Leitor e pensador atento de nossa literatura, o autor de A rua do Padre Inglês calcorreia a pauta do dia. Através de sua postura convicta, dialoga com questões atualíssimas de nossa produção. Não foge, por exemplo, ao desafio que hoje nos impõe a ruptura modernista: como não negar a herança e, ao mesmo tempo, fugir da armadilha de tradicionalizar o que antes foi inovação contestadora, transgressão? Embora Norões dificilmente aceitasse a comparação, visto que rejeita a própria noção de pós-modernismo, seus poemas vencem com enganosa facilidade esse obstáculo.


Eis fragmento onde enfrenta a pergunta que costuma afundar pencas de jovens poetas em cansativas tentativas visuais, lugares-comuns ou gritos inócuos:

O que será de mim
no sossego dessas praças mortas,
na angústia dos estacionamentos,
no frio das salas de espera,
quando o outro,
o sempre múltiplo,
pergunta:
O que será de ti?

O que será de mim
quando os besouros esquecerem
as lâmpadas dos postes
ou o vento passar sem varrer nossas cinzas?
(As réstias de muxarabiê)



Mas esqueçamos os rótulos ou debates categorizantes. O que pesa são suas imagens, além do demasiado humano. Nenhum baú, por mais vasto e rico, amontoará com indiferença os seus fractais, que se nos apresentam com assustadora elegância: “Pelo mergulho / das sombras, / calculo / o itinerário da luz”.


São versos que requerem do leitor um ritmo, respeito às intenções sonoras, e tempo para dar nitidez aos significados. Pressa ou pobreza na entrega resultará em desperdício da obra. Assim como, aos interessados em buscar o significado das tantas referências presentes no texto, a experiência de cada página pode se desdobrar em inúmeras outras descobertas. Ex-exilado político, Norões foi obrigado a conhecer outros países, descobrindo-se um irremediável interessado nas mais diversas culturas. Durante todo o livro, somos convidados a viajar com o autor, principalmente por referências orientais, como nas belas estrofes dedicadas àquela conhecida como a maior das cantoras árabes:

Era como se um Deus houvesse sucumbido
e uma única mulher lamentasse seus remorsos.
E o céu brilhasse, entre as areias,
nas cinzas de seus ossos.

Era como se um Deus houvesse caminhado
no fio dos sentidos, e ao seu lado
um peregrino cego lhe guiasse
e, súbito,
calasse.

Era como se um Deus houvesse se encontrado
na única pedra de um deserto.
E ao sol nos doasse
a outra face.

(Oum Kalsoum)


Por tudo isso, o próprio poeta cria exigências à sua obra. Não lhe cabe mais captar o instante sem maiores intenções, ou se desviar da grandeza que os versos parecem lhe exigir. Daí, destoa uma peça como Vinho Branco Seco (“Entre o silêncio obsceno / e o cálice de vinho seco / perco-me na sede / do teu asco”). Mesmo que sejam motivos e imagens dignas de atenção, há inúmeros outros autores para lhes perpetuar a imagem e repetir fórmulas.

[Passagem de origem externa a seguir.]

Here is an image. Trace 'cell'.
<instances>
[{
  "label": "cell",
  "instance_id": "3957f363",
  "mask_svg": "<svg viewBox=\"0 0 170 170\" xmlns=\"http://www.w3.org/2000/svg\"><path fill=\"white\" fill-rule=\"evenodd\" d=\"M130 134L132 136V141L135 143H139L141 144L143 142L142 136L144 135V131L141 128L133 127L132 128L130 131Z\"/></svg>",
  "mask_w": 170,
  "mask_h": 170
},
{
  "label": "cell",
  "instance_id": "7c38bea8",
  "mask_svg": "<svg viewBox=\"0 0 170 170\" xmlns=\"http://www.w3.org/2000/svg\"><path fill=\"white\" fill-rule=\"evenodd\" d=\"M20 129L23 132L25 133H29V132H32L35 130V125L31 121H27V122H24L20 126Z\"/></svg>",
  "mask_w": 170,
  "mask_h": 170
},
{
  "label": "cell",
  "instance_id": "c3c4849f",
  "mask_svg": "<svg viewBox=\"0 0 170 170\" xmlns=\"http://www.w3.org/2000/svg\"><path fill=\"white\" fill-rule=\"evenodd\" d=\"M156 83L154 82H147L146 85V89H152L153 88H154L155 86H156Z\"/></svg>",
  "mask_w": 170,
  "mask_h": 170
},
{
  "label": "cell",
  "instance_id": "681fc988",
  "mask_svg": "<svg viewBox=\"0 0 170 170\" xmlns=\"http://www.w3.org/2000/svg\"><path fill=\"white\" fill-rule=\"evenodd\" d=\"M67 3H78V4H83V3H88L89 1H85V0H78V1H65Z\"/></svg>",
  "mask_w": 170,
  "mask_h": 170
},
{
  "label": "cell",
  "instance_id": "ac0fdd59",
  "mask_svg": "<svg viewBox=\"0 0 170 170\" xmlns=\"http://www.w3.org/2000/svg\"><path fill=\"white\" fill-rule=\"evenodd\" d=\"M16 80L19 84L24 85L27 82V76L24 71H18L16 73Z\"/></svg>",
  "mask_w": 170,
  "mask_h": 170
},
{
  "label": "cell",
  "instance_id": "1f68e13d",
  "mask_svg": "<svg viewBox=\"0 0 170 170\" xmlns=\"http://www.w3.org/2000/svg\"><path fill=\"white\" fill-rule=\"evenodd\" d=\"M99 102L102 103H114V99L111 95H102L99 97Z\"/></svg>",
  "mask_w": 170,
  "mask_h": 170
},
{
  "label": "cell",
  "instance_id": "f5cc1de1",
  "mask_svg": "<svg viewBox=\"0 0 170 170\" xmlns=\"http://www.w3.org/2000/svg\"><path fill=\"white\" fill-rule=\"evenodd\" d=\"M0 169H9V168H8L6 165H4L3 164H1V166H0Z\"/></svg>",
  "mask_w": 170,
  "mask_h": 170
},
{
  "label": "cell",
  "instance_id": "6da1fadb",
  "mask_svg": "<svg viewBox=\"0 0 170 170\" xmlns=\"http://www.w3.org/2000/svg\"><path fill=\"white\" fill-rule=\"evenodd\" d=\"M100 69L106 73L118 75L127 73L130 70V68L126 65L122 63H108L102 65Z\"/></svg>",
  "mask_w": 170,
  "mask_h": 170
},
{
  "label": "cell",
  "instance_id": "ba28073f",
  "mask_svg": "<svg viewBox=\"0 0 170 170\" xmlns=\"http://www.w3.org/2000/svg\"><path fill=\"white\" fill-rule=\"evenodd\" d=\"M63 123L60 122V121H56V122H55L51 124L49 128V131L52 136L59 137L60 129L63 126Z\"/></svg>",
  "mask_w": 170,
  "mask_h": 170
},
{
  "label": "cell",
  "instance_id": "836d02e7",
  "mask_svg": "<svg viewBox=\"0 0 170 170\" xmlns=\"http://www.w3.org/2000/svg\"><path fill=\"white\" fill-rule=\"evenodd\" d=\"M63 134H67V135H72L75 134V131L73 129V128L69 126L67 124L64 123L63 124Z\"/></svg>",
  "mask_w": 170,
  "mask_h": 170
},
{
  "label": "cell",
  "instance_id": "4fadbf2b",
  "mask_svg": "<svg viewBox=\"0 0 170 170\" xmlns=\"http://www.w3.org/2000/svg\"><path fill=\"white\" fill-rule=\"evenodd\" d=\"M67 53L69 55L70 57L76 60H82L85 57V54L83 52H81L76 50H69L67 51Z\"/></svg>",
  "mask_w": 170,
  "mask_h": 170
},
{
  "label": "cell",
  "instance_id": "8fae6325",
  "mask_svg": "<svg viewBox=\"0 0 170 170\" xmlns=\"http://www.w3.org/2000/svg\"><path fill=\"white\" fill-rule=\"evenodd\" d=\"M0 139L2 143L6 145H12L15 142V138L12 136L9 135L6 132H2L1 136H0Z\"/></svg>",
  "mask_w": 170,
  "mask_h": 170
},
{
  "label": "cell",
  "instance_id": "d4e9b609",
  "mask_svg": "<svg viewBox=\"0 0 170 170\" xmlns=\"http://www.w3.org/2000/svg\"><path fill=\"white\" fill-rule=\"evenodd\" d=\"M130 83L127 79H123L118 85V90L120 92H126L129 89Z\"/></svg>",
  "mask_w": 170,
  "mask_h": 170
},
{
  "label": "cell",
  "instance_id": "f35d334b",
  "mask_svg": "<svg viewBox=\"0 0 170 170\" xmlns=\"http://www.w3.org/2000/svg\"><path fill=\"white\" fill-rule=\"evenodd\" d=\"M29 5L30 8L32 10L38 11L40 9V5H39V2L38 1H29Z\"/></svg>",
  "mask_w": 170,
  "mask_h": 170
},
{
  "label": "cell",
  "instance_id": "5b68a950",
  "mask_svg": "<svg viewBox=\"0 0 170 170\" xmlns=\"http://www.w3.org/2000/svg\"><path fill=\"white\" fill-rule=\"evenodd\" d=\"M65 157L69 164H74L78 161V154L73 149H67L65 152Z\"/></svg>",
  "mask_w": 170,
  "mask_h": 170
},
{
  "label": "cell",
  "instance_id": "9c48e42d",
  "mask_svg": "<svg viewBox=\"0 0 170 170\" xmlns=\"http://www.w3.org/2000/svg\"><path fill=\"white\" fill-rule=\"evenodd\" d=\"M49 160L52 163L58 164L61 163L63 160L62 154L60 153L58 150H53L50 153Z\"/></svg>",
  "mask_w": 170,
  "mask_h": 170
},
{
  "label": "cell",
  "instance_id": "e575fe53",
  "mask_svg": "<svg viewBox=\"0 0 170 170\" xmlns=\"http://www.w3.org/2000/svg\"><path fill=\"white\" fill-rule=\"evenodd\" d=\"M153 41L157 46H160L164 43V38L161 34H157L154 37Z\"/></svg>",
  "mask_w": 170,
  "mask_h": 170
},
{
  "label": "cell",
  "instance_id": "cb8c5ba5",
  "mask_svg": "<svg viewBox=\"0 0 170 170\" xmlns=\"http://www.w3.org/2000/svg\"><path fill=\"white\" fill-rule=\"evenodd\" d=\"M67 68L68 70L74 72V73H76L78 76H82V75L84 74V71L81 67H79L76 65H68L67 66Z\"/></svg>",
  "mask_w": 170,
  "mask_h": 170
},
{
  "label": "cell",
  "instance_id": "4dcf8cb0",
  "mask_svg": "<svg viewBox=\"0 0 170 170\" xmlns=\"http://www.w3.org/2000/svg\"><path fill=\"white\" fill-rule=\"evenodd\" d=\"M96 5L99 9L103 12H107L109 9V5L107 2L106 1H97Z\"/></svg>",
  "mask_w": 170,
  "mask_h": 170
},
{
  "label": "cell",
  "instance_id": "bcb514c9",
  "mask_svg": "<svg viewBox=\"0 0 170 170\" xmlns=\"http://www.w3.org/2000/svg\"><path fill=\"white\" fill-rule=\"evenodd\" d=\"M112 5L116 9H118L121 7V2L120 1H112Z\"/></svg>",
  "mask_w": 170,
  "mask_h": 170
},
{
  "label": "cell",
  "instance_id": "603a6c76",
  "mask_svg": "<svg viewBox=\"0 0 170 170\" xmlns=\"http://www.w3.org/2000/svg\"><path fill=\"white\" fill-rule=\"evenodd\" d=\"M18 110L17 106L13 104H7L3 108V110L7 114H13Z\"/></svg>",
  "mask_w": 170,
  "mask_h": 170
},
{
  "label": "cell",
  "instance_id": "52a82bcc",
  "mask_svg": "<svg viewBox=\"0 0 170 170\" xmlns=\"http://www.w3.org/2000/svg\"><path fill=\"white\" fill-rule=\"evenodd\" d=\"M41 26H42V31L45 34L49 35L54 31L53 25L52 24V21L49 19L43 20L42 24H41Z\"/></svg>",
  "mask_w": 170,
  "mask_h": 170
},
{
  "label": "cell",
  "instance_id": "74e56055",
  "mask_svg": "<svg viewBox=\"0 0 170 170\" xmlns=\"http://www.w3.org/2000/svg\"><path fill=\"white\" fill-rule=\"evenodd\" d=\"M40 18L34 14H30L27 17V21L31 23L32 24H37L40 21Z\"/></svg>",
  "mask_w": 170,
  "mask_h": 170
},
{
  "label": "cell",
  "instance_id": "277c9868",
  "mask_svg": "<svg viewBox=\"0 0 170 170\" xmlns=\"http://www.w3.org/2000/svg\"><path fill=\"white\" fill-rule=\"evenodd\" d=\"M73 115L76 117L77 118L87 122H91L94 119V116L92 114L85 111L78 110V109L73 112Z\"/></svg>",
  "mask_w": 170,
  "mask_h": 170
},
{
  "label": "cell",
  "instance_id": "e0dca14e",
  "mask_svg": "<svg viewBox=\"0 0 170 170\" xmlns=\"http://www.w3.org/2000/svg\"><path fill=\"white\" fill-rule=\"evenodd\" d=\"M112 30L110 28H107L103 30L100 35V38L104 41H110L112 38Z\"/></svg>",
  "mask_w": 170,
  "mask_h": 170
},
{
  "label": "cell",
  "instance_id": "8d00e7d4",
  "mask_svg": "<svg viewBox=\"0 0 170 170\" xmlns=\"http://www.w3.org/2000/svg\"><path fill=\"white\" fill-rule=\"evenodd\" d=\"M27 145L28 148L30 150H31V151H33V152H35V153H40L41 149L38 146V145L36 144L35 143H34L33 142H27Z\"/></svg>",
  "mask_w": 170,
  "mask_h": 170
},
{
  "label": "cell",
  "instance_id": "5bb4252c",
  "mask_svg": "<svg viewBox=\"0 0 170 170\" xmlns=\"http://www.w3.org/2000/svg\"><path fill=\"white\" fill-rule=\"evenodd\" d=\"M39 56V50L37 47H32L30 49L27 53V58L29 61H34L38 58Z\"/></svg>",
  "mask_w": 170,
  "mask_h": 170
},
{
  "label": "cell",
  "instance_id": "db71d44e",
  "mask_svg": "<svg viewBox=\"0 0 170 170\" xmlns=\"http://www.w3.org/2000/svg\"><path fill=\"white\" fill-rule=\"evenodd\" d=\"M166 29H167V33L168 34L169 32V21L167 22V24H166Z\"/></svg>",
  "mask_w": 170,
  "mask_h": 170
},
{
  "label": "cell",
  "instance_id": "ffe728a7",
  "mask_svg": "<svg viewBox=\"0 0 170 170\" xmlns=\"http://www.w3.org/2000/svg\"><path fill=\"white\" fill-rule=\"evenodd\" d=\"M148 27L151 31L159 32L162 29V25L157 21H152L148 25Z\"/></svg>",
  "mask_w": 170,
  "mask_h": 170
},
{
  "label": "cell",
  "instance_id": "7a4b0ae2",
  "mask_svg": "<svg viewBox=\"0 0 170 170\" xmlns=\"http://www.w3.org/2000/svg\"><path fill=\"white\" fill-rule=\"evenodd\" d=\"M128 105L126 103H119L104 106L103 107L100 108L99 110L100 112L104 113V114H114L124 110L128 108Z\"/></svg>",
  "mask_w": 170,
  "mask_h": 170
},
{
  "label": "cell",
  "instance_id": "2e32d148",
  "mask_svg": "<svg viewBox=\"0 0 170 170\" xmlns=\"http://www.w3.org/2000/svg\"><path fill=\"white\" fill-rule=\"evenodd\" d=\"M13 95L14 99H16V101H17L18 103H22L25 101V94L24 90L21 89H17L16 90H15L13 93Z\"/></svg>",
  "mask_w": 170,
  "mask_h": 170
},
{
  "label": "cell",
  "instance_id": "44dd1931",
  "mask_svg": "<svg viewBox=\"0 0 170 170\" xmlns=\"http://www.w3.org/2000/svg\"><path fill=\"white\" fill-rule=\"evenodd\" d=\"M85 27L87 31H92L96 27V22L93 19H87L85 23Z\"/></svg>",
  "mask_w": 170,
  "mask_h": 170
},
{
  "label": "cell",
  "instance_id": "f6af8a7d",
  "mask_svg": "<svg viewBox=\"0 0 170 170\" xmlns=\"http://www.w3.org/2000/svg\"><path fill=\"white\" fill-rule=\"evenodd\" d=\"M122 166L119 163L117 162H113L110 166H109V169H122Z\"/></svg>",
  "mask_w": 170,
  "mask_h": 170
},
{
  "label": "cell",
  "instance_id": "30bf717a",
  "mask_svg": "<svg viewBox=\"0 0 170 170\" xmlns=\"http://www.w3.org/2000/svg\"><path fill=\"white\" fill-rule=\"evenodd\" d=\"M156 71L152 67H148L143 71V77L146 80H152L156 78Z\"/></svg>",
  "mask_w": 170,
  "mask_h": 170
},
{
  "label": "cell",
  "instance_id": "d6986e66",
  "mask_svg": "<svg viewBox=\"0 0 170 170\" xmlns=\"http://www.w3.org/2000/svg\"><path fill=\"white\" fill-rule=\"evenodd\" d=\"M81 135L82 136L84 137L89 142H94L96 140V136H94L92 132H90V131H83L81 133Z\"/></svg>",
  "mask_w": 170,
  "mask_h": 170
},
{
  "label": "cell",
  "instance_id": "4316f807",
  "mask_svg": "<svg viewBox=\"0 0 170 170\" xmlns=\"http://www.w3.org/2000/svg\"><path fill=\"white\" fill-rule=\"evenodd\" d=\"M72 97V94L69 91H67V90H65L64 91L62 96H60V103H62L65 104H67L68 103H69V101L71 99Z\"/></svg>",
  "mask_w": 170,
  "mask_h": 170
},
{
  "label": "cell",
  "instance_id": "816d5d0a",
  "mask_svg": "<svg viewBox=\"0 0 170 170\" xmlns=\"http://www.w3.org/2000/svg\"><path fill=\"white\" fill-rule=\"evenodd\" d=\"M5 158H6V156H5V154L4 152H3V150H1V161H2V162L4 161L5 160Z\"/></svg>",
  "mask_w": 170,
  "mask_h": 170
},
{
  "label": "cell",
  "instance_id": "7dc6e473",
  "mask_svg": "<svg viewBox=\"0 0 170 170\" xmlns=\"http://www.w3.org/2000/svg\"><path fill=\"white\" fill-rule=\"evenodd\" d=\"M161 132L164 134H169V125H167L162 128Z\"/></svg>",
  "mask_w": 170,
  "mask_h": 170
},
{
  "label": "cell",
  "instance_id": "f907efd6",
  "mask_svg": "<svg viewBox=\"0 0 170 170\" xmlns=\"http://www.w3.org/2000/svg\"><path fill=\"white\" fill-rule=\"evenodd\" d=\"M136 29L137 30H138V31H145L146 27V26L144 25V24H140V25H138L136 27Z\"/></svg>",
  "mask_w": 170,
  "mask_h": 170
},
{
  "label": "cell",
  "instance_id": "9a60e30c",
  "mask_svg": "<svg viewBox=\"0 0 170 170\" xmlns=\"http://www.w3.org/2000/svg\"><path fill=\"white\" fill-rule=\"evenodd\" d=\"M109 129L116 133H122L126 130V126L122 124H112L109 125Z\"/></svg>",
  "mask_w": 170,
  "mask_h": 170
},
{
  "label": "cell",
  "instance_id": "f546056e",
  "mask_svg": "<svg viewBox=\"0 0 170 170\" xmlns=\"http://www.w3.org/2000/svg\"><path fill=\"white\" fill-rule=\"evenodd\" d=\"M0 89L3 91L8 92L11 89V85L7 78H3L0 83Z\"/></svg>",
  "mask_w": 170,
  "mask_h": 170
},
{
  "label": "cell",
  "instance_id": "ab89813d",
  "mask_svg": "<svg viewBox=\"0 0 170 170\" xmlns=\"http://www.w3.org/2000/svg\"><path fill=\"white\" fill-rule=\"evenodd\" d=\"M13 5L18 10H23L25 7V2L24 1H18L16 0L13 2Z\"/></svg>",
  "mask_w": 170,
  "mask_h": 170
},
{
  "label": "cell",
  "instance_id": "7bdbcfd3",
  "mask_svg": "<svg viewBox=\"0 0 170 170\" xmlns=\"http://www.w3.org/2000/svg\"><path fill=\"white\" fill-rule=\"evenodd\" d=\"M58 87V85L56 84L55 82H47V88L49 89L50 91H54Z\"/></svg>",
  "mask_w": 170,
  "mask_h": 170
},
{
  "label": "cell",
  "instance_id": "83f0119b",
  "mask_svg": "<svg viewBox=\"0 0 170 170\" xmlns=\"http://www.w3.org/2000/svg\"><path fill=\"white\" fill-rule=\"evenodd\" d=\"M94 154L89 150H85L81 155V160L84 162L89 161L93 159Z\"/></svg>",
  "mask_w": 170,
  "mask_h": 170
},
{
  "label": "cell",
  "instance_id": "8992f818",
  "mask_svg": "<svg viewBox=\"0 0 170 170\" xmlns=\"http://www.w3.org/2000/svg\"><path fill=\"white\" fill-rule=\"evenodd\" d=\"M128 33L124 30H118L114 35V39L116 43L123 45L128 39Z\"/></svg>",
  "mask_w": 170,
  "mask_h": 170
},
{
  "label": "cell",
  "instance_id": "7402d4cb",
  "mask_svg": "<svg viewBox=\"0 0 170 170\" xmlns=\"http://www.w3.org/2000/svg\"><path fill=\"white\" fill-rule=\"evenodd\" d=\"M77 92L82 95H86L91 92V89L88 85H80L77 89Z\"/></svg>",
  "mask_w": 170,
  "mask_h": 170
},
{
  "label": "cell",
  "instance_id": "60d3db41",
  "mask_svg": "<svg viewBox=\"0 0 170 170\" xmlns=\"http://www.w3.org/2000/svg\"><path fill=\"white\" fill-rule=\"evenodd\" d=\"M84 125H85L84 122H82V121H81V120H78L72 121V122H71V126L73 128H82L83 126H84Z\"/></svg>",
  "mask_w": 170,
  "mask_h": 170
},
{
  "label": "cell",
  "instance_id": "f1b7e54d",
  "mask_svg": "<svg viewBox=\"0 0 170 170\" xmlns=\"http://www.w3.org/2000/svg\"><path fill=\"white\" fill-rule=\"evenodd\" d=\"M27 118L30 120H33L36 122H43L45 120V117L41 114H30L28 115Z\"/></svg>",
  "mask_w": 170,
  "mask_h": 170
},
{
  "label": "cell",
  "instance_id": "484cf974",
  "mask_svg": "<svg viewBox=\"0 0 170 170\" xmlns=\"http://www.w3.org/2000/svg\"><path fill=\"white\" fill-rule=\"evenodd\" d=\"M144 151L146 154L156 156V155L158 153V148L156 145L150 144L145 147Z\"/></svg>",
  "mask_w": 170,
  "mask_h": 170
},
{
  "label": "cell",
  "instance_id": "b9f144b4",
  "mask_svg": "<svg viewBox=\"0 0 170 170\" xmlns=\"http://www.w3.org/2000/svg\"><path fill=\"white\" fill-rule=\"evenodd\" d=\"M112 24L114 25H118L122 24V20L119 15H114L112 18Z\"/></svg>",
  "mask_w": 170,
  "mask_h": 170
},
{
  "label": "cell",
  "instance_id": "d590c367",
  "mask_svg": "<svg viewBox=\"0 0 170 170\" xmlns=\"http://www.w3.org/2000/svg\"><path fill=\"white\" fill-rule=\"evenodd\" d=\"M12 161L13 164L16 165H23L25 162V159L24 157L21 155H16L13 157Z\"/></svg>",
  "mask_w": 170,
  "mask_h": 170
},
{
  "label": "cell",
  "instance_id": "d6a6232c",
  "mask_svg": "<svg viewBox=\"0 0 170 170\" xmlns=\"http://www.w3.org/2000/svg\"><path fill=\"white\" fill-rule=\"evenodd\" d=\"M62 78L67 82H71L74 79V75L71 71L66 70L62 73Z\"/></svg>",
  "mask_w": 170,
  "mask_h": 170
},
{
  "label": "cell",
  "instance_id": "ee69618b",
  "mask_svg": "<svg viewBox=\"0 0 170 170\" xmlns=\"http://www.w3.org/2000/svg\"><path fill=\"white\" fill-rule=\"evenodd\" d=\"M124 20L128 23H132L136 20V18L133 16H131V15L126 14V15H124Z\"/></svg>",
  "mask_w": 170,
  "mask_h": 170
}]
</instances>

Todavia, qualquer “senão” apenas ressalta todo o mais. Uma poesia que nos traz a densa atmosfera baudelairiana, as desconcertantes correspondências, a metafísica comprometida com nossas infindáveis lacerações. Aquele acostumado com essa ténébreuse unité, reencontrará neste pernambucano-do-mundo aquele negativismo, a sombria decadência onde não existem copas ou telheiros para nos resguardar. Momento nenhum de Everardo Norões há de acalentar espíritos desejosos por uma temporada no Paraíso. O que não quer dizer que, envoltos em “sombra” e “escuridão", seus versos nos compelem a desistir. Antes, lançam-nos à caminhada dostoievskiana, onde o coração humano é o campo de batalha, certos de que a dor apenas ratifica nossa existência e sublinha o que de sensível ainda nos acompanha.

Agonizam os rastros de novembro.
E os meus ossos, cansados das neblinas,
doíam, no concerto das esquinas
da cidade, onde um dia, ainda me lembro,

Penetrou-se de escuro a minha alma,
quando um cão, a ladrar contra o sol-posto,
mordeu o lado oculto do meu rosto
e deixou seus sinais à minha palma.

(Soneto I)



“Na linha negra que decepa o sol trafegam infinitas palavras”... E estas linhas são afiadas, este sol é fecundo. Não de forma imprudente – embora com o entusiasmo típico dos textos de apresentação e prefácios – Marco Lucchesi afirma que “seria preciso escrever quase um ensaio para dizer as afinidades que nos cercam e transcendem, as palavras muitas que guardamos e os silêncios que transmitimos”. Todavia, nem a mais fria análise seria indiferente ao empenho autêntico de Everardo Norões em acrescentar, não se rendendo às correntes e modismos.

Em tempos de antologias circulares e redes de afinidades que confundem crítica com reverberação laudatória, difícil esperar que o autor de A rua do Padre Inglês conquiste maiores espaços, senão nos amplos átrios de consciências desejosas em extrair dos contraditórios o melhor da produção contemporânea.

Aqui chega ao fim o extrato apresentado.